Desejou poder abraçar a criança com medo do escuro. Queria poder dizer que ficaria tudo bem e que tudo que existe no escuro, existe também no claro.

Emma parou em frente à faixa de pedestres. Olhou para a direita e depois para a esquerda. Não viu nenhum carro. Atravessou.

Já na outra calçada, olhou de novo para o prédio cinza da esquina, agora bem longe dela.

A luz tinha se apagado ou ela estava longe demais para ver?

Quando voltou a olhar para frente, viu, sentado na escadaria de seu prédio, um rapaz.

Ele era loiro. Parecia alto, mas estava sentado e ela não podia ter certeza. Acendia um cigarro, o mesmo já entre seus lábios. Era Mason, mas ela ainda não sabia seu nome.

Enquanto andava, o olhava.

Ele tragou. Emma achou a cena muito bonita, diria até que achou sexy. Apesar de não fumar, pareceu um ato interessante. Talvez um cara tão bonito como ele conseguisse deixar qualquer coisa interessante.

Ela andava com as mãos dentro dos bolsos de seu sobretudo preto. Por baixo usava uma camisa social branca e calças pretas, roupa normal, que não combinava com ela.
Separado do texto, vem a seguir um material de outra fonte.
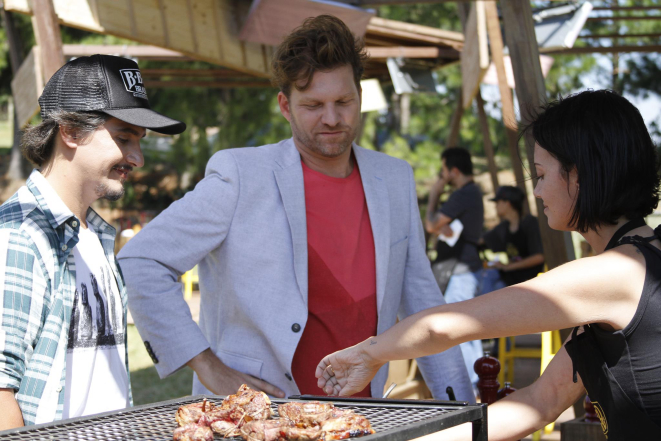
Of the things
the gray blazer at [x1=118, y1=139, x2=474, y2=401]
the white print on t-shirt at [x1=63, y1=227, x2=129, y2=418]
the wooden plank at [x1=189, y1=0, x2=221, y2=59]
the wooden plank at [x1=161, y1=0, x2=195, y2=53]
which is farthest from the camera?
the wooden plank at [x1=189, y1=0, x2=221, y2=59]

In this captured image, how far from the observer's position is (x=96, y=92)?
2047 mm

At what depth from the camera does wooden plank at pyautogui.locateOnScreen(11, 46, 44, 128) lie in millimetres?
4074

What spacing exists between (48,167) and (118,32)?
232 centimetres

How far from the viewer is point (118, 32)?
162 inches

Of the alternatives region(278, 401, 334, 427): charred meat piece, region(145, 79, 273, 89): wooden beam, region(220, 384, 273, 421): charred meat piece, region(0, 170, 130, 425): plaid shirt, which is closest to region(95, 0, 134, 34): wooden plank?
region(0, 170, 130, 425): plaid shirt

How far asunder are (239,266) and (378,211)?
1.82 feet

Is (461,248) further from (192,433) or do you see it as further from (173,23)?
(192,433)

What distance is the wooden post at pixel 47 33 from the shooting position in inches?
144

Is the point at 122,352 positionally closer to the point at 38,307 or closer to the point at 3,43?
→ the point at 38,307

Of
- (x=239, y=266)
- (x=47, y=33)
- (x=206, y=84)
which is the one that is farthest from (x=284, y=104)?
(x=206, y=84)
Seus cachos estavam soltos e o vento contra ela fazia com que seu rosto ficasse bem evidente. Ela se sentia bem assim. Ao menos os fios não estavam invadindo sua boca como acontecia no caminho de ida.

Mason olhou pra ela, chegando cada vez mais perto.

Ela tinha um olhar avoado, mas de vez em quando olhava para o prédio que ele escolheu para encontrar seus amigos, então imaginou que fosse entrar nele.

Estava certo. Ela passou por ele, andando devagar, sem pressa, plena, estava em casa.

Era cheirosa.

Ele sorriu, virando o pescoço para olhá-la de costas. Andava bem, parecia segura.

Ela entrou na recepção e virou para a direita. Dois segundos depois, voltou.

Tinha ido dizer "boa noite" a Timody, o porteiro. Agora iria para a esquerda, onde ficava o elevador.

Enquanto ia para o lado certo, olhou pra rua, esperando ver as costas do fumante bonito. Se surpreendeu. Ele estava olhando. Não parou de olhar quando a viu. Ela tampouco. No espaço visível entre Timody e o elevador, eles fitaram um ao outro. Ambos curiosos.